Output: Length of the loop: 4

Complexity Analysis

Time Complexity: O(N) The code traverses the entire linked list at least once, where ‘N’ is the number of nodes in the list. Therefore, the time complexity is linear, O(N).

Space Complexity: O(N) The code uses a hashmap/dictionary to store encountered nodes, which can take up to O(N) additional space, where ‘N’ is the number of nodes in the list. Hence, the space complexity is O(N) due to the use of the map to track nodes.

Optimal Approach
Algorithm / Intuition

Approach 2: Tortoise and Hare Algorithm

The previous method uses O(N) additional memory. To enhance efficiency, the Tortoise and Hare Algorithm is introduced as an optimization.

The Tortoise and Hare approach has been discussed in this article

Algorithm

Step 1: Initialise two pointers, `slow` and `fast`, to the head of the linked list. `slow` will advance one step at a time, while `fast` will advance two steps at a time. These pointers will move simultaneously.

Step 2: Traverse the linked list with the `slow` and `fast` pointers. While traversing, repeatedly move `slow` one step and `fast` two steps at a time.

Step 3: Continue this traversal until one of the following conditions is met:

  1. `fast` or `fast.next` reaches the end of the linked list (i.e., becomes null). In this case, there is no loop in the linked list hence it is linear, and the algorithm terminates by returning 0.
  2. `fast` and `slow` pointers meet at the same node. This indicates the presence of a loop in the linked list as we have seen in the detection of loop.

This is the point where the slow and fast have met proving that there is a loop in the linked list. From here onwards we start counting for the length of this loop.

Step 4: Initialise a counter with zero and traverse the linked list using the `fast` pointer again, but this time only move one step at a time while incrementing the counter with each node visited. As the fast pointer reaches back at the slow pointer, the value of the counter will represent the length of the loop.

Listing:

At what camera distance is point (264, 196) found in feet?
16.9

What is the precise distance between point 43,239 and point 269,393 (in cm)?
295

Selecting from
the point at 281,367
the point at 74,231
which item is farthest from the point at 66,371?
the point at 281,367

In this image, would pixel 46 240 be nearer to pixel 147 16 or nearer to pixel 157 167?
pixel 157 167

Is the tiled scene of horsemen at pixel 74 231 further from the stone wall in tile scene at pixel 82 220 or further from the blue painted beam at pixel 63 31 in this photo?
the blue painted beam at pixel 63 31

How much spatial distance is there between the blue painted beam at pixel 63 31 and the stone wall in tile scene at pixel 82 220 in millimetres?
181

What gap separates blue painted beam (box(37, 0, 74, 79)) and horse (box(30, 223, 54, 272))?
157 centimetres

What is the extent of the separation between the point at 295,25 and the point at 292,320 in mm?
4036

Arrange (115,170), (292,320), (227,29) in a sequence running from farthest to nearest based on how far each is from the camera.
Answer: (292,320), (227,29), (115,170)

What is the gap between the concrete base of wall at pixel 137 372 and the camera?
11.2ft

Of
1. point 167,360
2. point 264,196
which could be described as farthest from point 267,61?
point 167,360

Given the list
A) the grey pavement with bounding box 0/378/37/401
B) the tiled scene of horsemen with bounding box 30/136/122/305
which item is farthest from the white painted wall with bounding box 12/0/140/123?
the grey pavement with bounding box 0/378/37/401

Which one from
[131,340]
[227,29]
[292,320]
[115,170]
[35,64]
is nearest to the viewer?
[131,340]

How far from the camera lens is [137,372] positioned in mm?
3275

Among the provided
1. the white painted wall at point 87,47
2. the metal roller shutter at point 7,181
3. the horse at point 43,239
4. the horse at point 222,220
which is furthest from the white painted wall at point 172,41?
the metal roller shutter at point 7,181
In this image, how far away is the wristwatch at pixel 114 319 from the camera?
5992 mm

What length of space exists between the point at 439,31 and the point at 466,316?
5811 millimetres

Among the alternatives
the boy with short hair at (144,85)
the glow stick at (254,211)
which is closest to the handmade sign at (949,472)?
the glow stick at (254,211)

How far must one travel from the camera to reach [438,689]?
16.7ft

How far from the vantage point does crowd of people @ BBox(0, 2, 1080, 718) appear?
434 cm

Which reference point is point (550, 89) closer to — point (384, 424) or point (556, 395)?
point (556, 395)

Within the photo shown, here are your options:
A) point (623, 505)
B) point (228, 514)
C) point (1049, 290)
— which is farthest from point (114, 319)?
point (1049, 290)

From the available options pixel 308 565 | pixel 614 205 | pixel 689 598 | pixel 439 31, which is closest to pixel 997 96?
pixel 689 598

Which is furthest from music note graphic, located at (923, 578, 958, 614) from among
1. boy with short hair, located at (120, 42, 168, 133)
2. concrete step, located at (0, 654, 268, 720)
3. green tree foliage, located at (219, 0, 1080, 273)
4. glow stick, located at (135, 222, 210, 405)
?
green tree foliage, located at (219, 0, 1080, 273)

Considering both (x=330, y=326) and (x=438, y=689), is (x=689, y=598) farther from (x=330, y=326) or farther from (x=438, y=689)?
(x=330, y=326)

Requirements:
1. In the linked list passage, what does the algorithm return when `fast` or `fast.next` becomes null?
2. Put this sentence from the linked list passage into Spanish: "The previous method uses O(N) additional memory."

Outputs:
1. It returns 0.

2. El método anterior usa O(N) de memoria adicional.